Provided data start
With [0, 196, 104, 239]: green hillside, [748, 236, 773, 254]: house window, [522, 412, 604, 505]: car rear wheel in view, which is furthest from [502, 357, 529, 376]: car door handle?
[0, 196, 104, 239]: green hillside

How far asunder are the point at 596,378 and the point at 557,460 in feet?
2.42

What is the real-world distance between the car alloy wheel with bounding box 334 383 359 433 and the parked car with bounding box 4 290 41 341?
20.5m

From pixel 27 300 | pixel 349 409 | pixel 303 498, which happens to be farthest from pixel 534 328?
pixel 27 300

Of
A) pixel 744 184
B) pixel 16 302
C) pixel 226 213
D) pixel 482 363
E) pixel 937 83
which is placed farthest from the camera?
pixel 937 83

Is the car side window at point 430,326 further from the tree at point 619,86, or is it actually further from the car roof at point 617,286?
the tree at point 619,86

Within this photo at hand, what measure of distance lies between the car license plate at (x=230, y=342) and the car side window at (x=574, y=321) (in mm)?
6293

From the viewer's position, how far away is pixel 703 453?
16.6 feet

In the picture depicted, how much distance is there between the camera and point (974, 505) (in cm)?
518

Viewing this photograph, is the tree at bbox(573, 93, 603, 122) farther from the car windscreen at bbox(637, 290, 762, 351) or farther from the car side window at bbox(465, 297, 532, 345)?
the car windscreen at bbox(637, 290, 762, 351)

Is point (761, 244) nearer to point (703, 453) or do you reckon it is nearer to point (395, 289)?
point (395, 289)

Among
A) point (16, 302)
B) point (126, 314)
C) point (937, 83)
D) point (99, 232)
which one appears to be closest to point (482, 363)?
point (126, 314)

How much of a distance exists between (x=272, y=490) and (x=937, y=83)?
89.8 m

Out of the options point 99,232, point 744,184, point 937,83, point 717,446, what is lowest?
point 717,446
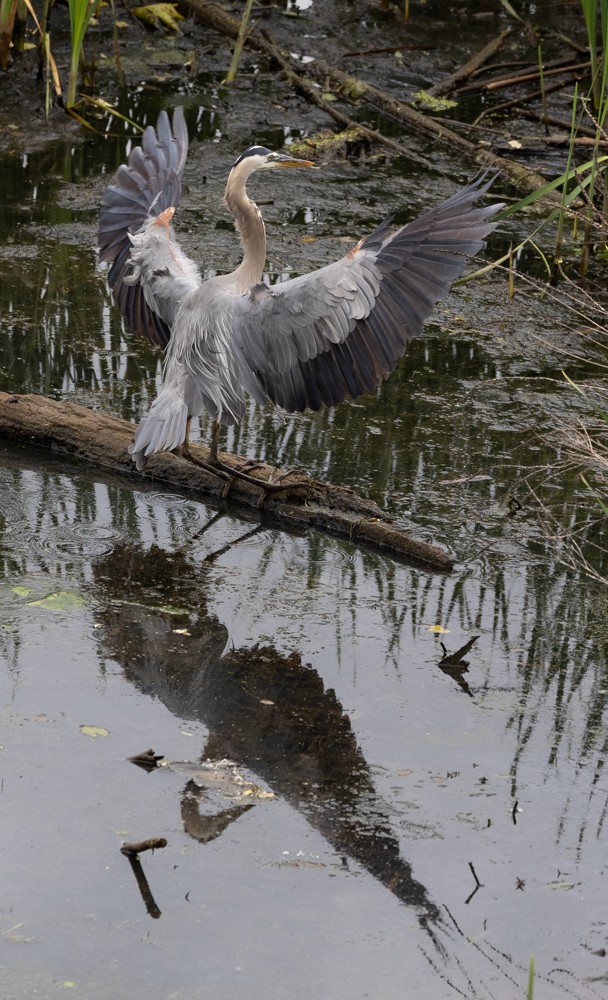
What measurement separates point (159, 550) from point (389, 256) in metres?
1.55

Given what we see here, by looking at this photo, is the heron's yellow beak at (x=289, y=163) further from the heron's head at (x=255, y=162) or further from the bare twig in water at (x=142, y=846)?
the bare twig in water at (x=142, y=846)

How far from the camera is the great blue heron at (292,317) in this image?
555 cm

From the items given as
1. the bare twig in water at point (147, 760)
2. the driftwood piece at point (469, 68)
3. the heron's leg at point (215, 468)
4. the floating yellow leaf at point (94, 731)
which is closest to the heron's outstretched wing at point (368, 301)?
the heron's leg at point (215, 468)

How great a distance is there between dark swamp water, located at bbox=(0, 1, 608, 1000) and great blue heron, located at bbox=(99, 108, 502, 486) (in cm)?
Provided data end
◆ Task to complete
Copy the data verbatim, starting with the line containing "How much of" and continuing through the end of the data. Omit the pictures.

◆ Answer below
How much of a distance exists between (x=272, y=490) and (x=937, y=83)?
89.8 m

Out of the options point 99,232, point 744,184, point 937,83, point 717,446, what is lowest?
point 717,446
What measurement separates point (159, 550) from point (389, 256) in metres?
1.55

Given what we see here, by looking at this photo, is the heron's yellow beak at (x=289, y=163) further from the heron's head at (x=255, y=162) or further from the bare twig in water at (x=142, y=846)?
the bare twig in water at (x=142, y=846)

How far from the camera is the great blue heron at (292,317) in this image?
555 cm

From the items given as
1. the bare twig in water at point (147, 760)
2. the driftwood piece at point (469, 68)
3. the heron's leg at point (215, 468)
4. the floating yellow leaf at point (94, 731)
which is closest to the heron's outstretched wing at point (368, 301)?
the heron's leg at point (215, 468)

How great a distance is there between dark swamp water, located at bbox=(0, 1, 608, 1000) and great blue heron, located at bbox=(99, 108, 502, 486) (in cm)?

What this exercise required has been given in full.